Martedì 28 maggio, alle 20,30, nella Basilica Pontificia San Nicola di Bari (ingresso libero), prosegue la ventinovesima stagione concertistica del Collegium Musicum: in scena un appuntamento dedicato al centenario della scomparsa di Gabriel Fauré (1845-1924), grande e raffinato compositore francese. Saranno eseguite due sue composizioni, il Requiem in re minore op. 48 (per soprano, baritono, coro e orchestra da camera, nella versione di John Rutter) e Tantum Ergo op. 55 (per soprano, coro, organo, arpa e contrabbasso); i brani saranno preceduti da «Ave Maria», per soprano e organo, di Camille Saint-Saëns (1835-1921), altro importante compositore francese coevo di Fauré. Insieme al Collegium Musicum diretto da Rino Marrone, si esibiranno i cantanti solisti Martina Tragni (soprano) e Giuseppe Naviglio (baritono), oltre ai cori Dilectamusica (diretto da Vincenzo Anselmi) e Harmonia (diretto da Sergio Lella).

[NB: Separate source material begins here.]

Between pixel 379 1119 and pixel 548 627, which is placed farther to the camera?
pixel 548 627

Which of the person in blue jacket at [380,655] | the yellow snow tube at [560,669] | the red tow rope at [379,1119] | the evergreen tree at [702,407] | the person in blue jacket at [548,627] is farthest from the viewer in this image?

Gabriel Fauré resta un caso singolare nella musica francese fra Ottocento e Novecento, in modo particolare per la produzione sacra. Per tutta la vita il compositore rimane in qualche modo legato all’ambiente religioso, occupandone ruoli anche di prestigio, ma la sua produzione in questo settore è molto limitata, se si esclude soprattutto il Requiem, uno dei suoi capolavori. Il compositore francese scrive questo lavoro perché spinto da una personale necessità di carattere privato, non tenendo alcun conto di quanti modelli gli offriva il passato, che egli certo non ignorava: pensiamo alla sua profonda conoscenza musicale maturata anno dopo anno da quel 1854 quando, a soli nove anni, aveva iniziato a studiare all’École de Musique Réligieuse di Parigi fino al 1866, quando divenne organista nella chiesa di Rennes in Saint-Saveur.
Assurto a meritata notorietà, il Requiem – scritto tra il 1886 e il 1887, in memoria del padre, morto a Tolosa nel 1885 – è pagina di sobria bellezza, quasi del tutto priva di trasalimenti e dalla straordinaria intensità emotiva, che una finissima scrittura, attenta al dosaggio dei timbri, esalta alquanto. A predominare è per lo più quella stessa eleganza tipica di buona parte della produzione di Fauré: tratti improntati a puro lirismo si alternano ad altri dal limpido andamento salmodiante, avvolti da una patina arcaicizzante. Se sotto il profilo armonico presenta una singolare miscela di tonalità e modalismo, sul piano espressivo prevale un clima di assorta rarefazione e dolce soavità. Fin dalle prime misure aleggia un’atmosfera di immota contemplazione e di partecipe intimismo, quasi l’evocazione classicheggiante dei Campi Elisi. L’autore, difendendosi da chi lo accusava appunto di aver composto una pagina di spirito pagano, così rivendicò la propria personale visione: «Si è detto che l’opera non esprime il terrore della morte, qualcuno l’ha chiamata una berceuse funebre. Ma è così che la sento: come una lieta liberazione, un’aspirazione alla felicità dell’aldilà e non come un trapasso doloroso».